Synonyms

Continuous dataflow language; Streaming language; Stream processing language

Definitions

A stream processing language is a programming language for specifying streaming applications. Here, a stream is an unbounded sequence of data items, and a streaming application is a computer program that continuously consumes input streams and produces output streams. This article surveys recent streaming languages designed around the user’s mental model, the stream data model, or the execution model, as illustrated in Fig. 1. In addition to specific languages, this article also discusses abstractions for stream processing, which are high-level language constructs that make it easy to express common stream processing tasks.

Stream Processing Languages and Abstractions, Fig. 1
figure 1943figure 1943

Stream processing languages

Overview

Continuous data streams arise from many directions, including sensors, communications, and commerce. Stream processing helps when low-latency responses are of the essence or when streams are too big to store for offline analysis. Programmers can of course write streaming applications in a general-purpose language without resorting to a dedicated domain-specific language (DSL) for streaming. However, using a streaming language makes code easier to read, write, understand, reason about, modularize, and optimize. Indeed, a suitable streaming language can help developers conceive of a solution to their streaming problems.
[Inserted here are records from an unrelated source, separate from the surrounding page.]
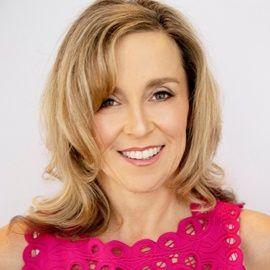 79: Feminine Energy – Dr. Sharon Cohen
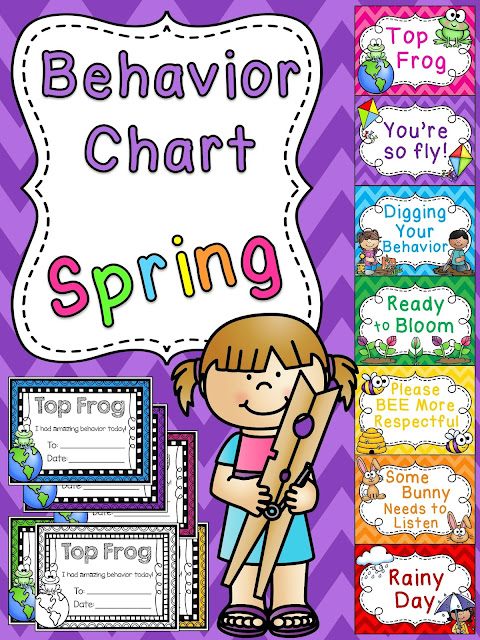 Spring behavior chart - I love switching out my clip chart every month to keep it fresh and exciting. Everyone wants to be the Top Frog so it's a great classroom management strategy :)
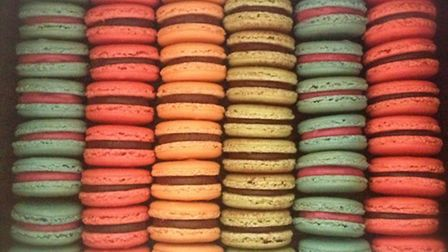 The bright colours and sweet flavours of Frandie macarons make them irresistible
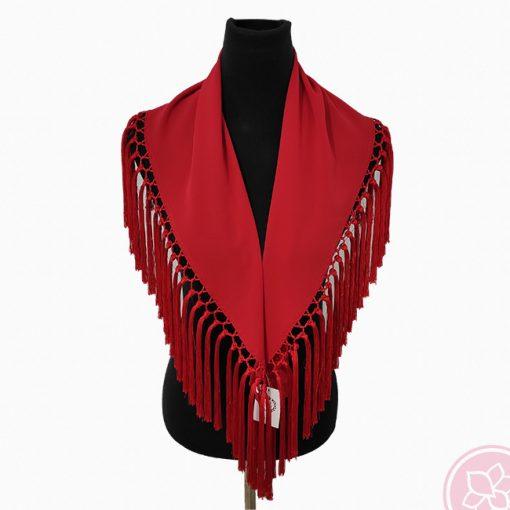 manton rojo hispania flamenco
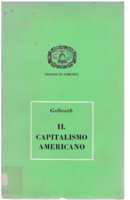 Thumb_capitalismo-americano-concetto-potere-equilibrio-1f45d991-8129-4051-8d07-cc937dcb2653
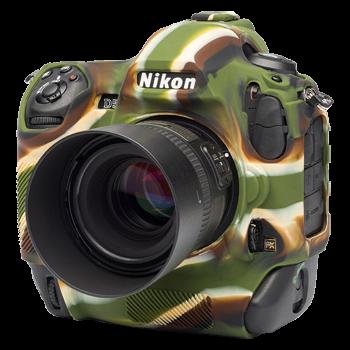 EasyCover Silikonschutzhülle für Nikon D5 - Camouflage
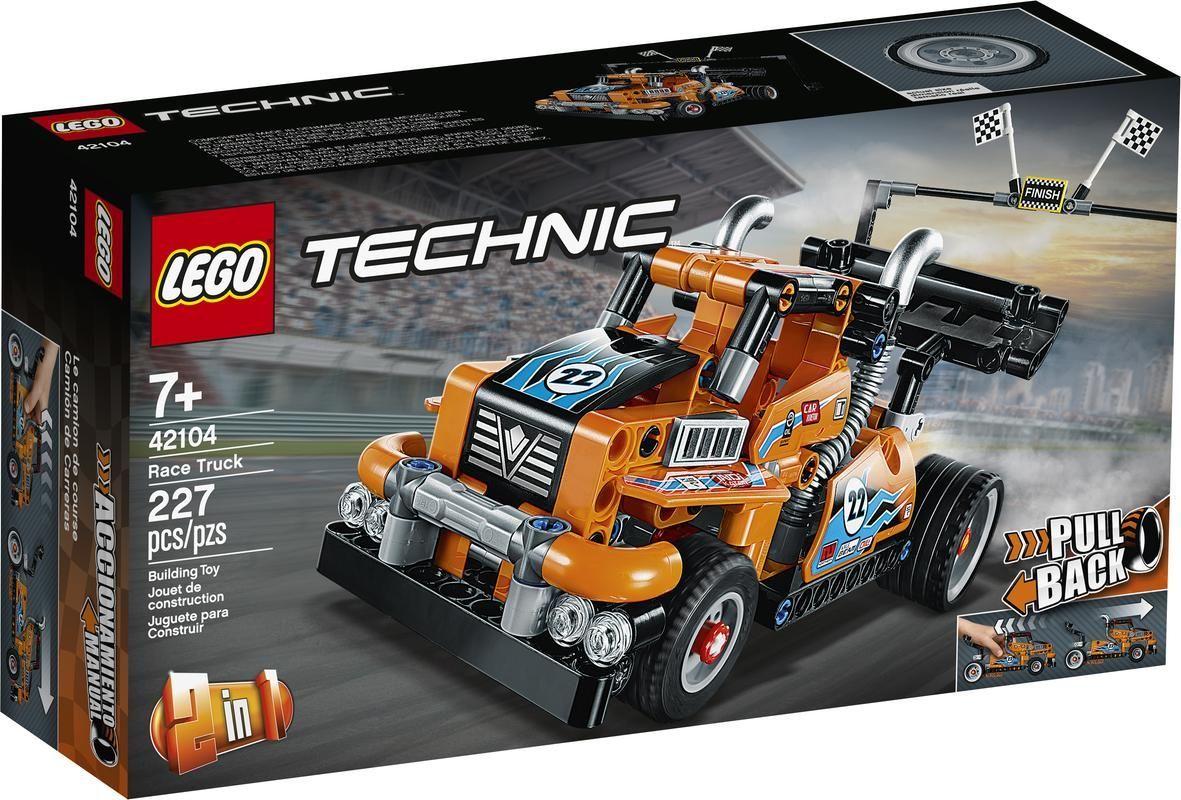 Lego 42104 Camión de Carreras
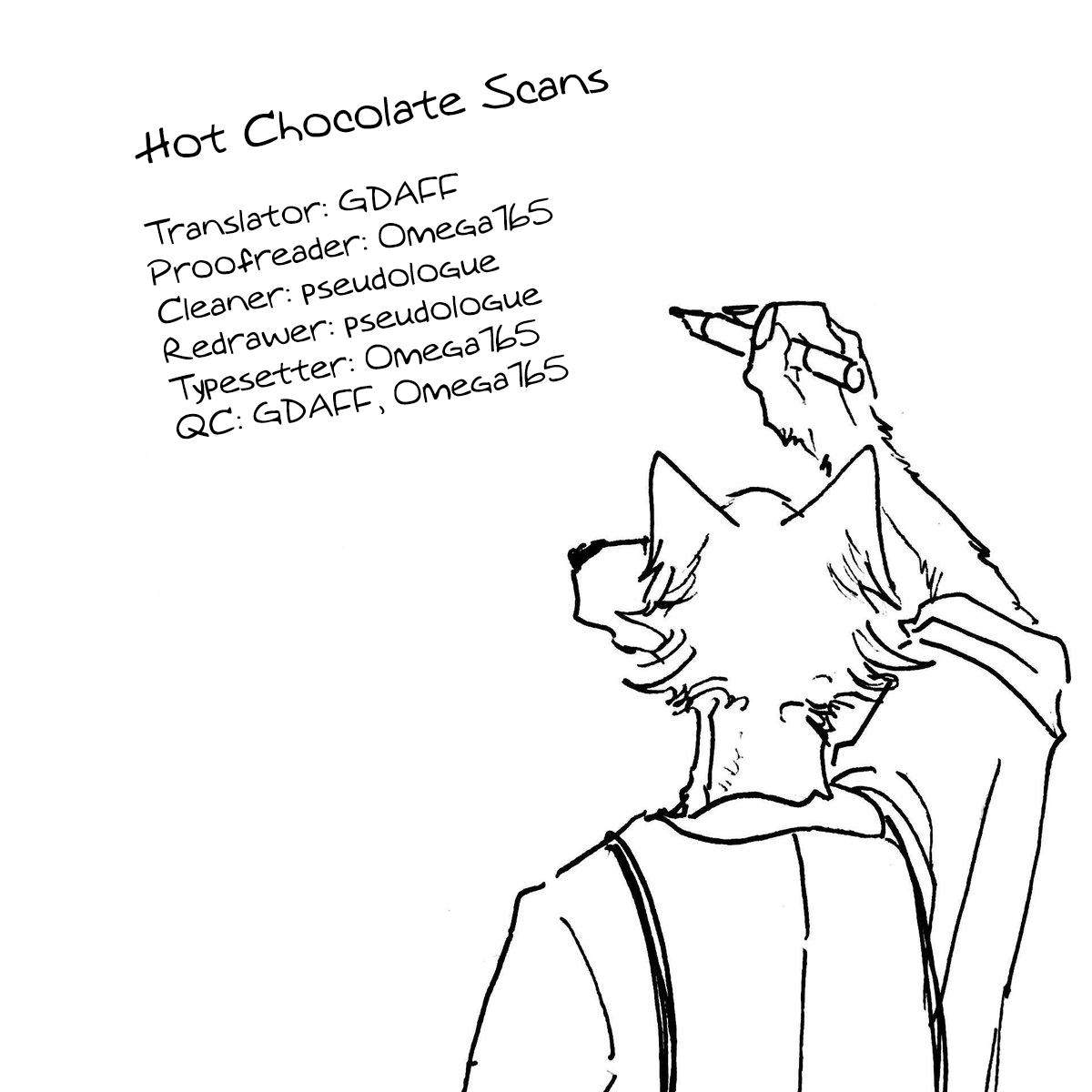 Beastars Manga, Chapter 174 image 022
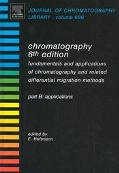 Chromatography Fundamentals and Applications of Chromatography and Related Differential Migr...
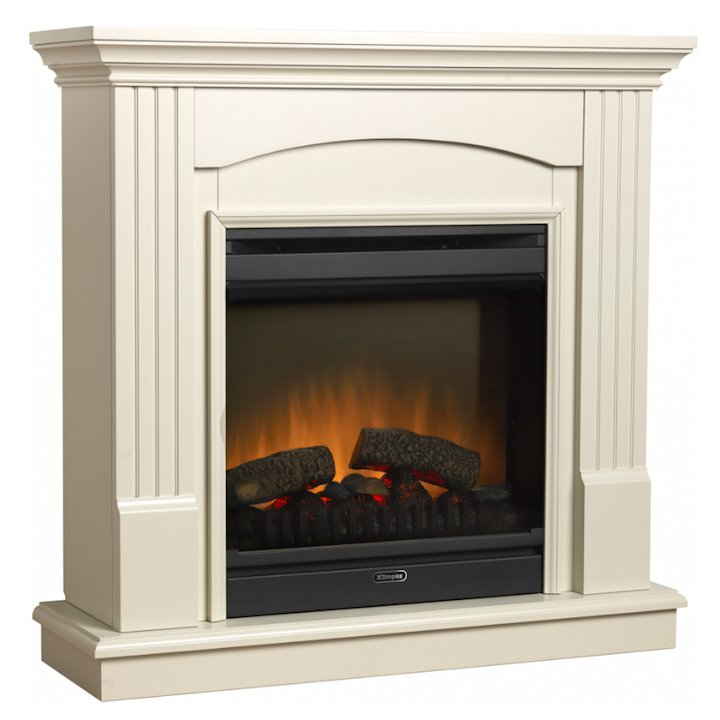 Dimplex Chadwick Optiflame Electric Fireplace Suite - Cream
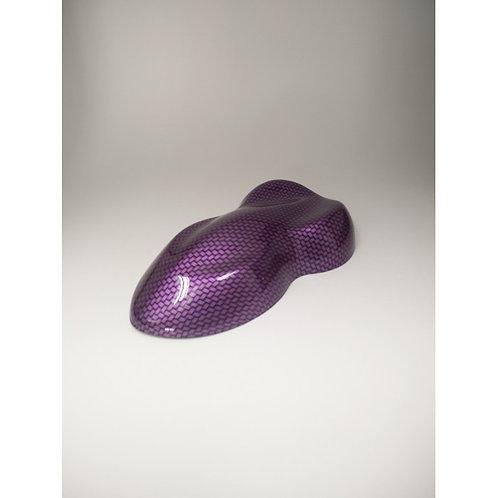 Hydro Dip Purple Carbon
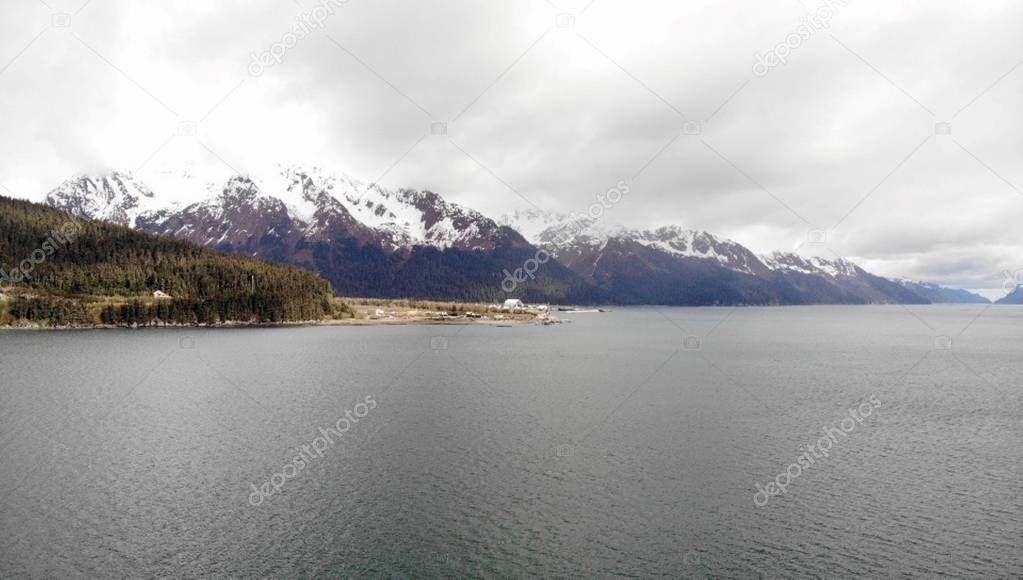 Views from shipyard in Seward Alaska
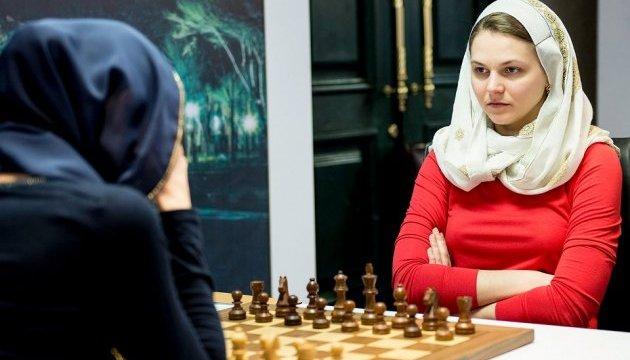 Анна Музичук вийшла у фінал чемпіонату світу з шахів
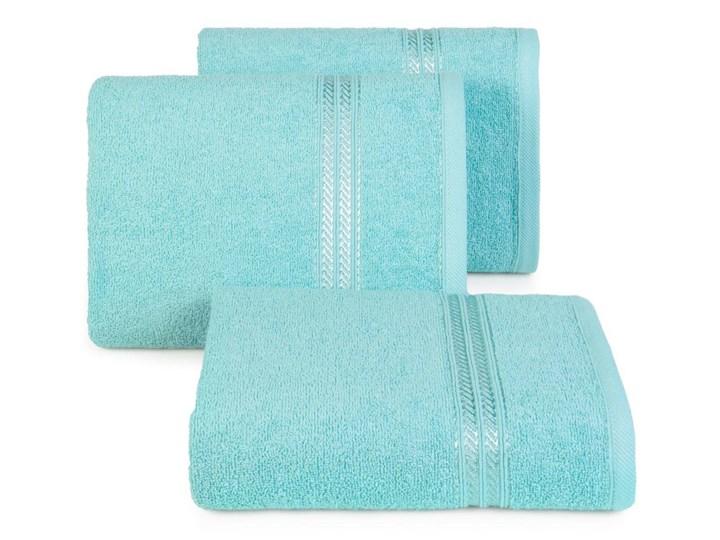 Ręcznik kąpielowy błękitny 50x90 frotte 450g/m2 elegancki, lśniąca bordiura, Lori Kolor 50x90 cm Bawełna Kategoria Ręczniki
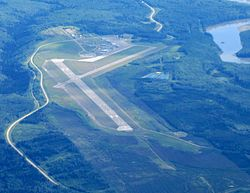 Fort Nelson Airport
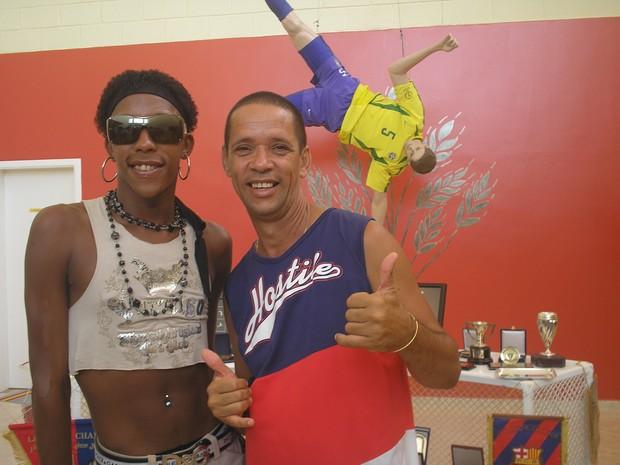 Lacraia e MC Serginho (Foto: Arquivo pessoal)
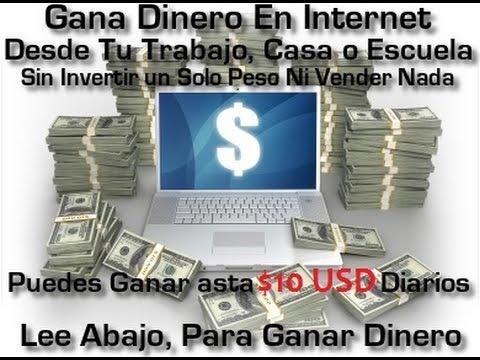 Casino un deposito inicial para jugar juegos online gratis Concepción - 22159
This article provides definitions, surveys concepts, and offers pointers for more in-depth study of recent streaming languages. The interested reader may also want to refer to earlier papers for historic perspective: the 1997 survey by Stephens focuses on streaming languages (Stephens 1997), the 2002 survey by Babcock et al. focuses on approximate streaming algorithms (Babcock et al. 2002), and the 2004 survey by Johnston et al. addresses dataflow languages, where streaming is a special case of dataflow (Johnston et al. 2004).

The central abstractions of stream processing are streams, operators, and stream graphs. A stream is an unbounded sequence of data items, for example, position readings from a delivery truck. A streaming operator is a stream transformer that transforms input streams to output streams. From the perspective of a streaming application, an operator can also have zero input streams (source) or zero output streams (sink). Finally, a stream graph is a directed graph whose nodes are operators and whose edges are streams. Some literature assumes that the shape of stream graphs is restricted, e.g., acyclic, but this article makes no such assumption. While only some streaming languages make the stream graph explicit, others use it as an intermediate representation. For example, the query plan generated from streaming SQL dialects is a stream graph.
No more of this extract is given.